彼は何を考えているのだろう。どうして、捕らえようと思えば、他の人を一緒に捕らえることだって、出来ただろう。
なのに彼はそうせず、私だけをこうして捕らえたのだ。
父上を超える実力があると、認めて貰えたと考えても良いのかしら?
いいや、いくらなんでもそんなことはない。
私は優秀だけれど、まだ父上を超えてはいないと思う。いずれは尊敬する父上も超えるつもりだが、今はまだだ。
そのことを見極められない翔ではあるまい。
もしかしたら、彼が私をそうしているように、私も彼を買い被っているのかもしれない。
実力はあるけれど、それ以上を想定してしまっているから、お互いに疑問やら不安やらが生まれるのだろう。
「雪絵さん、囲碁でもいかがです?」
本当は翔だって、普通の青年なのかもしれない。
そんなことを思っていたところに、腹立たしいほど美しい微笑みを浮かべた翔が。
いなくなったと思ったら、囲碁をやる為に用意を頼んでいたらしい。
しかしどうしてそんなことをするのだろうか?
理解が出来ない……。どうしたらそんな発想に至るのだろう。
立場だって状況だって理解している筈なのに、どうしてそんなことが言えるの?
私のことを気遣ってくれている……、まさか、まさかね。
でもそれなら、どうしてだと言うのだろう。
「ごめんなさい。やったことがないので、ルールを知りませんの」
勿論、嘘である。
同年代に比べたら強い、というくらいで、特別強い訳ではないので、やりたくなかったのだ。
本当の戦をいくつも経験している人に、ましてや天才軍師とまで呼ばれる人に、勝てる筈がない。
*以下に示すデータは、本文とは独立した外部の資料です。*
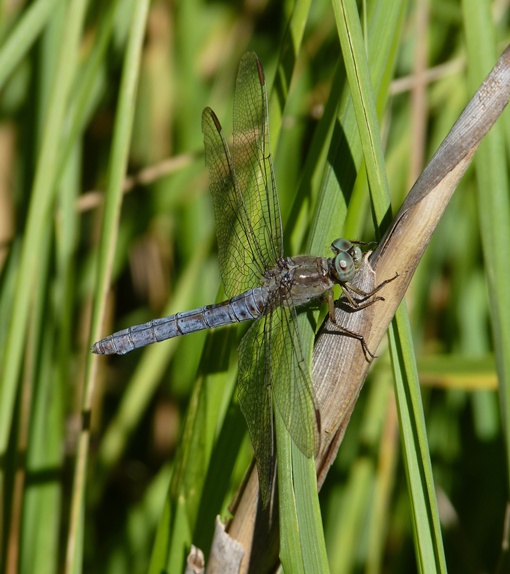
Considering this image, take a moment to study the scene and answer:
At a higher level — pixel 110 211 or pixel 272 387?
pixel 110 211

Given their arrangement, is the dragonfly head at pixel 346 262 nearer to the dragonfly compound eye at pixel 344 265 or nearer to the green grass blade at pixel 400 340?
the dragonfly compound eye at pixel 344 265

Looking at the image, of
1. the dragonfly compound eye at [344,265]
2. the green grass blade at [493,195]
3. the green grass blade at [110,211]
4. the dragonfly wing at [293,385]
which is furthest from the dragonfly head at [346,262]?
the green grass blade at [110,211]

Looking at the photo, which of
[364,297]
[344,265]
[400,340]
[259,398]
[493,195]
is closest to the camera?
[400,340]

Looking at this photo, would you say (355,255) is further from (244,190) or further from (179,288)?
(179,288)

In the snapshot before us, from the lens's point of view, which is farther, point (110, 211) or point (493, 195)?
point (110, 211)

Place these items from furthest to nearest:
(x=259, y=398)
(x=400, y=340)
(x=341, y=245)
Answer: (x=341, y=245) → (x=259, y=398) → (x=400, y=340)

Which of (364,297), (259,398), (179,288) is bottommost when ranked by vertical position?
(259,398)

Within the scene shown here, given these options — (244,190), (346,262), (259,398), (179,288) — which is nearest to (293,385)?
(259,398)

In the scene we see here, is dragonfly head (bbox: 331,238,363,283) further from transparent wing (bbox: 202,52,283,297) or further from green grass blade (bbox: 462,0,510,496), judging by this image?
green grass blade (bbox: 462,0,510,496)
単純に、今はそんなことをする気分じゃない、というのもあるけれど。
「それではボクが今、お教え致しましょう。雪絵さんならば、すぐに覚えられると思いますよ。ボクもすぐに負かされてしまうかもしれませんね」
どうしてそこまでして、私を囲碁に誘おうとしているのだろうか。
何がしたいのか、さっぱりである。
「ああ、聡明な顔立ちをしていらっしゃる。こういった形でなく出会っていたなら、ボクと雪絵さんは、親友となれたことでしょう」
褒められて悪い気はしないけれど、私を煽ててどうしようというのかしら?
そんな言葉で簡単に騙されるほどは、私だって馬鹿じゃないわ。それに、褒められ慣れているから、今更特別感なんて感じないし。
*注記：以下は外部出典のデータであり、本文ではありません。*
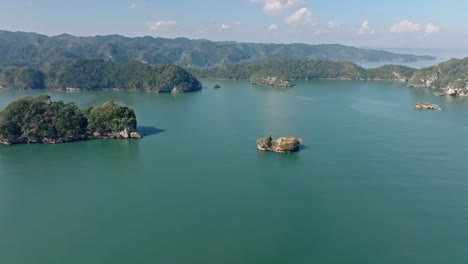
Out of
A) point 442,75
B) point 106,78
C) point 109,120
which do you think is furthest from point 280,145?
point 442,75

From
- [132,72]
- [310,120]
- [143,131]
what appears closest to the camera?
[143,131]

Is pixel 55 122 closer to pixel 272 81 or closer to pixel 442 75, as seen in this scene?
pixel 272 81

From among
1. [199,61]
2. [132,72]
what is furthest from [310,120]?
[199,61]

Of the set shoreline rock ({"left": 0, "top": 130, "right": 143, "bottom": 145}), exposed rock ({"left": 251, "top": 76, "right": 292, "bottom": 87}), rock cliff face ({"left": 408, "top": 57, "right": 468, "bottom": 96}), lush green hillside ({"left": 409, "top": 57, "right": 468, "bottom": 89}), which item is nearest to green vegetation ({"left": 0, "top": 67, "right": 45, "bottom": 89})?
exposed rock ({"left": 251, "top": 76, "right": 292, "bottom": 87})

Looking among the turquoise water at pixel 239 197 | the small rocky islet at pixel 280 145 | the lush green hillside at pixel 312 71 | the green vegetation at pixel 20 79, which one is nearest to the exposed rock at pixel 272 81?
the lush green hillside at pixel 312 71

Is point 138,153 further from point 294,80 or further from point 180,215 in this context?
point 294,80

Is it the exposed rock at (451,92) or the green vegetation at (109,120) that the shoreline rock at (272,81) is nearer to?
the exposed rock at (451,92)
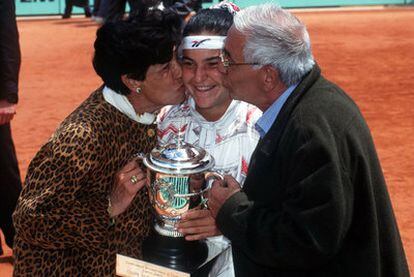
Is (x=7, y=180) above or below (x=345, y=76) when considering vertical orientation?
above

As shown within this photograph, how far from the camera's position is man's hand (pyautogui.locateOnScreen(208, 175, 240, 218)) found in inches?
106

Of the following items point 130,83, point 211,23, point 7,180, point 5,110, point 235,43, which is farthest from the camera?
point 7,180

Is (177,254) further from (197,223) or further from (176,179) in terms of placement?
(176,179)

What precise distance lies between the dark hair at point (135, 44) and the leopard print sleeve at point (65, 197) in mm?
333

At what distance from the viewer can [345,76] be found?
13508 millimetres

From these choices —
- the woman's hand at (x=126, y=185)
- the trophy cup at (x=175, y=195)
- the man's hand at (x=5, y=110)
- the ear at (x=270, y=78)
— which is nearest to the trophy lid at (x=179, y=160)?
the trophy cup at (x=175, y=195)

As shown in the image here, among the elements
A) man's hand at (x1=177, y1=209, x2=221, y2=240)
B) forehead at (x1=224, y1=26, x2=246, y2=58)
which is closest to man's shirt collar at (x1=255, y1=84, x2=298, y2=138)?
forehead at (x1=224, y1=26, x2=246, y2=58)

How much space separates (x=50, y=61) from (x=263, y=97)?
1392 cm

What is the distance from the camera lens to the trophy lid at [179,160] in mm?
2826

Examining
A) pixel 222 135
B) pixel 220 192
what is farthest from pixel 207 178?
pixel 222 135

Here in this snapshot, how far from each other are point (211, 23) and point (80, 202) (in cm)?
112

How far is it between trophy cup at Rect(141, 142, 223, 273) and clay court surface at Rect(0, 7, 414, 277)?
120 inches

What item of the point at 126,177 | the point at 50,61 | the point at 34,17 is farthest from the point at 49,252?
the point at 34,17

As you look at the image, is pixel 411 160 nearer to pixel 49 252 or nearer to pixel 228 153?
pixel 228 153
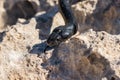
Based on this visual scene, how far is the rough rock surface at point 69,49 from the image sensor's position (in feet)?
7.38

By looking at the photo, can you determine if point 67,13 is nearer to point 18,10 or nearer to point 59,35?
point 59,35

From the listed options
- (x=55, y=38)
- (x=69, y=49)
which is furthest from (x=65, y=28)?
(x=69, y=49)

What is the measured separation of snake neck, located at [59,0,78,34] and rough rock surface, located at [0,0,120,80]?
43mm

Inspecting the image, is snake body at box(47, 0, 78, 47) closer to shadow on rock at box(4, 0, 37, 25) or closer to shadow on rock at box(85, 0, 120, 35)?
shadow on rock at box(85, 0, 120, 35)

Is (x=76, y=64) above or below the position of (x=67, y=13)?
below

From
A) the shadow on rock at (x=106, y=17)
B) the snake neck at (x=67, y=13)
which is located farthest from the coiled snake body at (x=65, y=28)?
the shadow on rock at (x=106, y=17)

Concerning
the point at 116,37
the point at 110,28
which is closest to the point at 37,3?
the point at 110,28

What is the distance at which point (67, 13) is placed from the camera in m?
3.13

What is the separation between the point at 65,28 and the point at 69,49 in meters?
0.57

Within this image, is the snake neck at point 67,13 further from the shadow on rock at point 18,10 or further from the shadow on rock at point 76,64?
the shadow on rock at point 76,64

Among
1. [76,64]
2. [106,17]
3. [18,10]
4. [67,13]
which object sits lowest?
[76,64]

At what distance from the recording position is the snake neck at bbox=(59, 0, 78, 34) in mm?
2958

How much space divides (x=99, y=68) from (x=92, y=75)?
7cm

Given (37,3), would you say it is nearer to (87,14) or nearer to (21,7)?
(21,7)
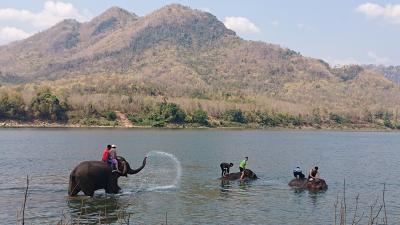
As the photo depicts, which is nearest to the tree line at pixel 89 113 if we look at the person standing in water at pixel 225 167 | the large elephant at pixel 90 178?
the person standing in water at pixel 225 167

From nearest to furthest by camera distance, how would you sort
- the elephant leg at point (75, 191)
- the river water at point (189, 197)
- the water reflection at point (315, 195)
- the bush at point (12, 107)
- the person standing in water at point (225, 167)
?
1. the river water at point (189, 197)
2. the elephant leg at point (75, 191)
3. the water reflection at point (315, 195)
4. the person standing in water at point (225, 167)
5. the bush at point (12, 107)

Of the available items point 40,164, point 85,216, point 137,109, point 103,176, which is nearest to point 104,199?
point 103,176

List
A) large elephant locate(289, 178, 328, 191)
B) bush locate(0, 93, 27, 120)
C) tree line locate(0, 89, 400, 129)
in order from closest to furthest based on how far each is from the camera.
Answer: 1. large elephant locate(289, 178, 328, 191)
2. bush locate(0, 93, 27, 120)
3. tree line locate(0, 89, 400, 129)

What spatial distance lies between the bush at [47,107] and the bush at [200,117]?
4593 centimetres

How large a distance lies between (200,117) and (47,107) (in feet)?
176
翔のこんな言葉に、歓びなんて、特別な感情なんて、生まれる筈がないわ。
「嘘ですよ。ルールは知っていますが、今はそんな気分でないのです。悪いけれど、後で誘って下さいませんか?」
居心地が悪くなって、私は本当のことを白状した。
ルールを知らないと言い張るよりも、素直にやりたくないと言った方が、この場合は断りやすいだろうと考えたのだ。
なぜだかルールを教えるなどと言い出したが、やりたくないものを無理に誘うほどしつこい男ではないだろう。
それに、そこまでして私と囲碁をしたがるのか、その意味も分からないし。